Before I handed in the entire manuscript (or just ms in publishing lingo) in early June, I read through every chapter again, start to finish, making sure I was happy with everything, as well as looking for any connections between chapters, concepts, phrases, and words that I might have missed when focused on a chapter at a time. And I was very happy with it. (Very!) I turned my attention to other matters (such as writing more Substack posts, business development, golf, book permission requests, new programmatic offerings to support book readers, golf, etc.).
And I was VERY happy with it
Then in early July the publisher sent me the copyedited ms – where they edit it to improve grammar, ask for clarifications, suggest changes, additions, and subtractions). I then had to go through it with a fine-toothed comb to ensure everything in it was still to my liking, since the publisher made a lot of minor changes, and asked a lot of questions, some of which yielded some major changes. So here each Word document for each chapter becomes filled with edits, comments, comment responses, comment response responses, and so forth. It makes it much harder to see words through the edits, and I often read things over and over to make sure they sound good and make sense. And again I was very happy with it.

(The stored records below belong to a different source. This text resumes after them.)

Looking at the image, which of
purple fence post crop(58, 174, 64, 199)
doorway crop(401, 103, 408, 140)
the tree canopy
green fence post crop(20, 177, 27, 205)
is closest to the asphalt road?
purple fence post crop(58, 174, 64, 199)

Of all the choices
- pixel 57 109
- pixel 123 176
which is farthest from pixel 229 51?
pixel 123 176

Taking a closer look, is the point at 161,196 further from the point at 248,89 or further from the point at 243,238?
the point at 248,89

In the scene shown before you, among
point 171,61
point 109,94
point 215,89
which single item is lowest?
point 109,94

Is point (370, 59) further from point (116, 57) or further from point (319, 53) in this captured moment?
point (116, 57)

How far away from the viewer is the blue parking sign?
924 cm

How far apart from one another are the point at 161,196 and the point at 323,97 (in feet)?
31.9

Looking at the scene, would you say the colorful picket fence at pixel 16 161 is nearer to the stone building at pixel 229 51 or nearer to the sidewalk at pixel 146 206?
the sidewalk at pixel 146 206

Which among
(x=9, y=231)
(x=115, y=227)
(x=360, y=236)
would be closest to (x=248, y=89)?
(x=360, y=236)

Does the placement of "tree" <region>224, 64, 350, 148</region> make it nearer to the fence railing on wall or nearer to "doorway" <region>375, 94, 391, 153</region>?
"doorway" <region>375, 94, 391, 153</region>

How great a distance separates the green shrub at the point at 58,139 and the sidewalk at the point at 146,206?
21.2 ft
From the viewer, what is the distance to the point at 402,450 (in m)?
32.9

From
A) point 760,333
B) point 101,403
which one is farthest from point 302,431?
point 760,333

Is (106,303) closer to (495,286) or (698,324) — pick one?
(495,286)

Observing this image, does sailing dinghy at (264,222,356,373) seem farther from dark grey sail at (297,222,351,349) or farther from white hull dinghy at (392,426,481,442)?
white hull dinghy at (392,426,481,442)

I turned that version back to the publisher a month ago, and then there were a lot of back-and-forths with several editors involved, including some battles on issues (which I won’t get into), many of which I won and some of which I lost. Well, that’s not exactly true. I never lost. If I “gave in” it was because they convinced me that in the end they were right, even if it meant I had to “kill some darlings” (to use an old writerly phrase).

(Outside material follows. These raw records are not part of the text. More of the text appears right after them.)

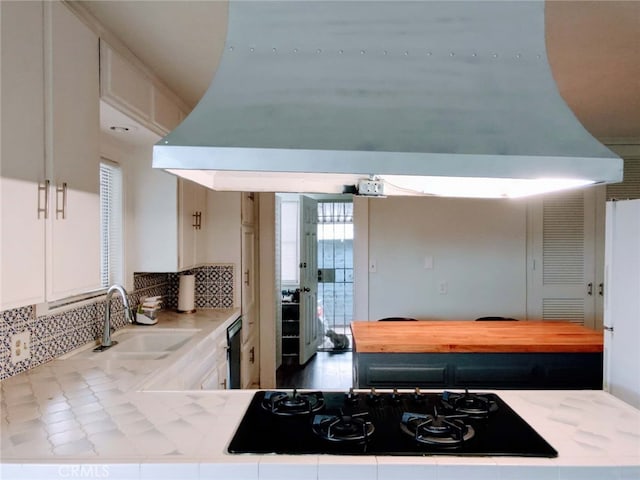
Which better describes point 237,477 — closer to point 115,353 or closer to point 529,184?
point 529,184

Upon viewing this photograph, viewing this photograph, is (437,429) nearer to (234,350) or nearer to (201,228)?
(234,350)

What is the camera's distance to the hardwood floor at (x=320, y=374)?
173 inches

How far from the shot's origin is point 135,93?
2.24 metres

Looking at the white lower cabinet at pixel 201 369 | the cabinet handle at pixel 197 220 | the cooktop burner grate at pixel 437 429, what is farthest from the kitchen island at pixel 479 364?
the cabinet handle at pixel 197 220

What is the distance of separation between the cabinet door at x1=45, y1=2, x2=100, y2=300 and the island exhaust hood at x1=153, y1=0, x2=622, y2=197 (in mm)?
715

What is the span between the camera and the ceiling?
1800 mm

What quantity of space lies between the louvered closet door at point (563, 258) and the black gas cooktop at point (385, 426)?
3006mm

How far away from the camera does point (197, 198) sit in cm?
331

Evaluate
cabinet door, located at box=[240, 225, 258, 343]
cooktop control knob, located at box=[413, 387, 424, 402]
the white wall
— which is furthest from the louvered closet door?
cooktop control knob, located at box=[413, 387, 424, 402]

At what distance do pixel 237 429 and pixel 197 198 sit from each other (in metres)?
2.37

I did have to “kill some darlings”
A few weeks ago I received the “page proofs”. This is where it gets out of Word and looks like the actual book will look. These are a joy to go through! It looks so clean and, well, bookish, and I can now see it with fresh eyes.
The page proofs gave me joy!
The downside is I can’t change anything big. I must keep paragraphs and especially pagination as they are, but can change words and short phrases, sometimes having to delete something to add something of similar length. There were a lot of changes throughout still, especially where all the tracked changes in Word caused an error, such as double periods or extra spaces. (The publisher editors would find all these as well, but I take no chances and mark everything I find.) There was only one significant thing, some new data on a key example that was published in July. I could fit that in the paper, but it adds an endnote and I don’t know yet whether that will be a problem.
Below I include some of the pages to show you what the book looks like, including the cover page (which repeats the jacket cover, the Table of Contents, and then page 9, where I introduce the Transformation Economy. You can see there the indications of some comments, where the first one corrects an error and the others were to make a few word changes.
Below I include some of the pages to show you what the book looks like
I have to say again what a joy it is to go through the page proofs, reading the whole thing again from cover to cover (minus the actual covers). I can’t tell you how many times a smile creeped across my face where I in effect thought (and probably said aloud a few times), “Wow, that’s good.”
I hope you, too, find it that good when it is finally published!